Haftanın Kitaplığı – 16 Ekim 2022

Okuyacak çok kitap var seçmek zor diyorsanız yeni çıkan kitaplar arasından yaptığımız derlemeye göz atabilirsiniz

ONLARI BEN ÖLDÜRDÜM – SUAT DERVİŞ

Suat Derviş bu kitapta yer alan roman ve öyküleriyle bizi yeniden esrarlı, tekinsiz bir dünyada dolaştırıyor. Daha önce Kara Kitap adlı derlemede yer alan “Buhran Gecesi”, “Ne Bir Ses Ne Bir Nefes” ve “Fatma’nın Günahı”ndaki gibi, burada da aşk uğruna işlenen cinayetler, şeytana uyanlar, kâbusla gerçeği birbirine karıştıranlar, karanlık geceler, puslu mezarlıklar, lanetli mumyalar, en gizli, en mahrem günahlar var.

Bu derlemede yer alan “Onları Ben Öldürdüm”, “Mumya”, “… Hikâyesi” ve “Bakışlar” 1929-33 yılları arasında kaleme alınmış, Türk edebiyatında korku türünün öncü eserleri. Bu metinlerde insan kalbinin ve ruhunun en karanlık, en bilinmez dehlizleri var. Kıskançlık, nefret, pişmanlık gibi duyguların insanları nasıl birer canavara dönüştürdüğünü anlatıyor Suat Derviş. Karakterlerini baştan çıkaran, onları birer deliye, katile çeviren şeytanlar, habis ruhlar, kalplerinin muammalarında saklanıyorlar.

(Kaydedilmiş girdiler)

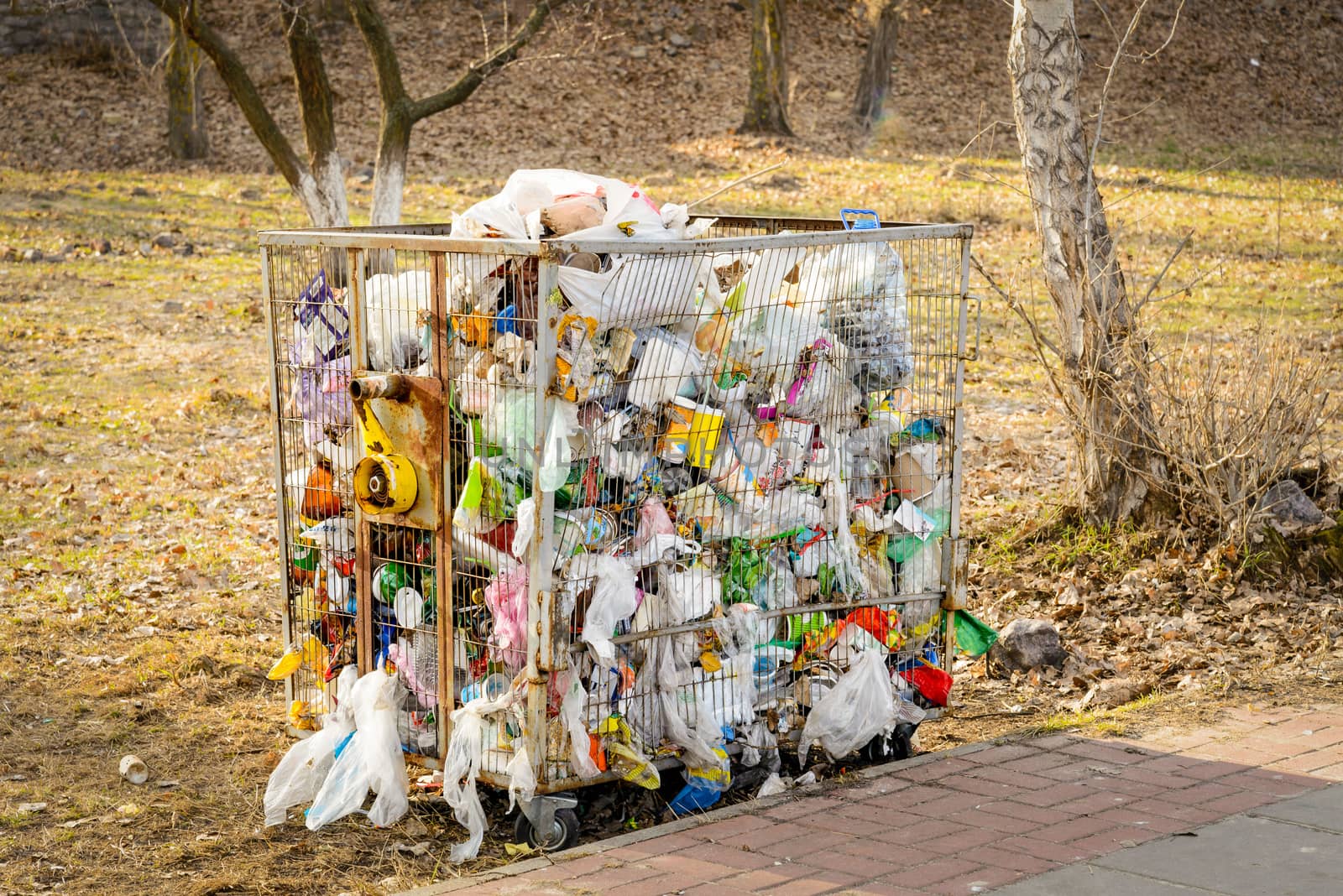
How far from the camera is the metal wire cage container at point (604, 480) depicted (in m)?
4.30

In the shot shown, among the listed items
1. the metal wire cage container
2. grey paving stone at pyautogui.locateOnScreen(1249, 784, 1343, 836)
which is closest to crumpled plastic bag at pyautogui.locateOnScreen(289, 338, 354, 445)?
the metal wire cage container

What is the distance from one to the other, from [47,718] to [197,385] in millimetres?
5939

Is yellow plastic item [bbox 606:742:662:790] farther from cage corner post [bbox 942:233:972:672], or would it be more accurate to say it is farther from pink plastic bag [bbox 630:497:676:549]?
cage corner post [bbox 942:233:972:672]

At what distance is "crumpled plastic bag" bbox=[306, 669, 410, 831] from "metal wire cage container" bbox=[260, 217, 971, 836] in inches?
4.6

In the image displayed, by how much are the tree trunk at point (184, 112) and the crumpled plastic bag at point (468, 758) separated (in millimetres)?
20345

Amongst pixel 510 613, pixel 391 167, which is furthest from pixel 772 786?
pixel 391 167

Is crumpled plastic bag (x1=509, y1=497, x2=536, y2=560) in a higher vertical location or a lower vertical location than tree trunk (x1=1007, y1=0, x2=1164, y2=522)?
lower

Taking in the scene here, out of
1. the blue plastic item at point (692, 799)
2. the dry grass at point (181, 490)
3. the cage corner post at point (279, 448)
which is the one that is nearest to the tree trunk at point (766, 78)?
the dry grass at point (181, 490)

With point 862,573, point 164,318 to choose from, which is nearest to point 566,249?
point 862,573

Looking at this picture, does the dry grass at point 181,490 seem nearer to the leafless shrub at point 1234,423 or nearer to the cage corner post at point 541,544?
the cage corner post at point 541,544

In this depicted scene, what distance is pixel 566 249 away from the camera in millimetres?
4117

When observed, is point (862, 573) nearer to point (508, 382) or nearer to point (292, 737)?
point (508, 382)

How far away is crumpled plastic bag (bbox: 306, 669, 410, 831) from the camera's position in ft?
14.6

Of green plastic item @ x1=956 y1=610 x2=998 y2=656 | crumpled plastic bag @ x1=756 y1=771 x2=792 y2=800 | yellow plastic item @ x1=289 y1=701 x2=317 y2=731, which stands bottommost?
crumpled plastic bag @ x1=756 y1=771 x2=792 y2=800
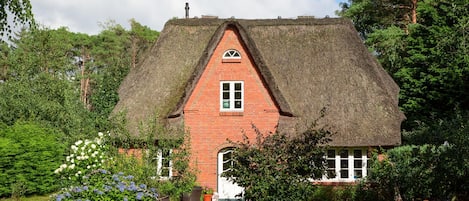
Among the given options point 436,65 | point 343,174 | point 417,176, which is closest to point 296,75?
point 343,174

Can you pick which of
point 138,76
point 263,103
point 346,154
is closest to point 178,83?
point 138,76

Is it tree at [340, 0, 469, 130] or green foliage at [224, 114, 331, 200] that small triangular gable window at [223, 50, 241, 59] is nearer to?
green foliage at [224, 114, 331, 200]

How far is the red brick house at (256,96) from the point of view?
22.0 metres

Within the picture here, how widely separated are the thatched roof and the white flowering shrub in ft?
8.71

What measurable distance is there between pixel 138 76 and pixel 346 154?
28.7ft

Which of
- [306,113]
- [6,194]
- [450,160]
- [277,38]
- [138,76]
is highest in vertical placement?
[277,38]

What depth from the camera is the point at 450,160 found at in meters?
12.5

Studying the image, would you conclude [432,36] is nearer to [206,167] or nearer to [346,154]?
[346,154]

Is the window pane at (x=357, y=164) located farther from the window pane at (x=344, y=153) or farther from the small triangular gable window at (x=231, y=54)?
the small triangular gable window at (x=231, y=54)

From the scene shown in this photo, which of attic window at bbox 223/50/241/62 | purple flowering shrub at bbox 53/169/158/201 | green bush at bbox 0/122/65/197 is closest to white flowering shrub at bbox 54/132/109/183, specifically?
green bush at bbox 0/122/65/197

▸ **Yapılacak işlem 1**
Kitap tanıtım metninden "ONLARI BEN ÖLDÜRDÜM" ifadesinden "mahrem günahlar var." ifadesine kadar olan bölümü hiçbir değişiklik yapmadan yazınız.
▸ **Yapılacak işlem 2**
Kitap tanıtım metnine göre "Onları Ben Öldürdüm", "Mumya", "… Hikâyesi" ve "Bakışlar" hangi yıllar arasında kaleme alınmıştır?

▸ **Çözümünüz 1**
ONLARI BEN ÖLDÜRDÜM – SUAT DERVİŞ

Suat Derviş bu kitapta yer alan roman ve öyküleriyle bizi yeniden esrarlı, tekinsiz bir dünyada dolaştırıyor. Daha önce Kara Kitap adlı derlemede yer alan “Buhran Gecesi”, “Ne Bir Ses Ne Bir Nefes” ve “Fatma’nın Günahı”ndaki gibi, burada da aşk uğruna işlenen cinayetler, şeytana uyanlar, kâbusla gerçeği birbirine karıştıranlar, karanlık geceler, puslu mezarlıklar, lanetli mumyalar, en gizli, en mahrem günahlar var.

▸ **Çözümünüz 2**
1929-33 yılları arasında.